Study text:
It didn’t call another implemented backward function, instead, it writes down the calculation formula using already known operators, here it is mul, specifically, for tensor2 * value, it would be a tensor * Scalar, so it will call aten/src/ATen/native/BinaryOps.cpp mul():

Tensor mul(const Tensor& self, Scalar other) {
  return native::mul(self, wrapped_scalar_tensor(other));

Notice that it will call a wrapped_scalar_tensor() API to the Scalar variable first, by checking the source code for this, it will in fact call a set_wrapped_numer() function, which means when calculating the common_types for self(float) and other(double), the other’s type won’t participate in the calculation, so the result is float.
However, if we don’t use wrapped_scalar_tensor() API, the result of common_type would be double. That is the case of what happened when we do a backward for Mul for Scalar. Here in derivatives.yaml, you can find the following:

- name: mul.Scalar(Tensor self, Scalar other) -> Tensor
  self: mul_tensor_backward(grad, at::scalar_to_tensor(other), self.scalar_type())

Work instruction A: For each statement below, say yes or no according to the text on scalar multiplication, and quote the words of the text that decide it. (i) When self is float and other is double, using wrapped_scalar_tensor() gives a float result. (ii) Without wrapped_scalar_tensor(), the common type would be float. (iii) The backward formula calls another implemented backward function.
Work instruction B: In the sentences of the text on scalar multiplication, outside its code lines, some function names are written with an empty pair of parentheses after them. List each distinct one.

Data block:
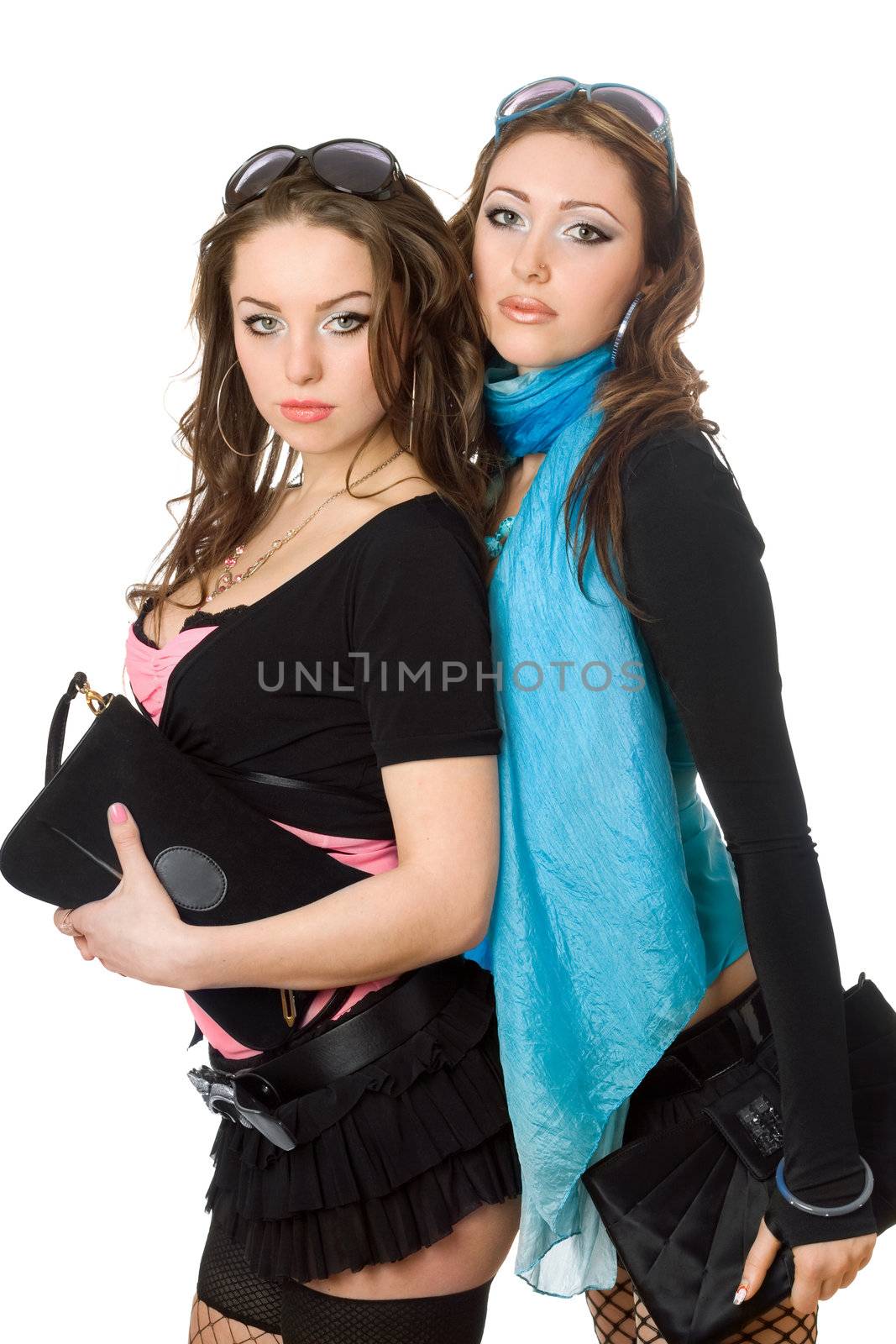 Portrait of two attractive young women. Isolated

Worked solution A:
(i) Yes: "so the result is float."
(ii) No: "the result of common_type would be double."
(iii) No: "It didn’t call another implemented backward function"

Worked solution B:
mul()
wrapped_scalar_tensor()
set_wrapped_numer()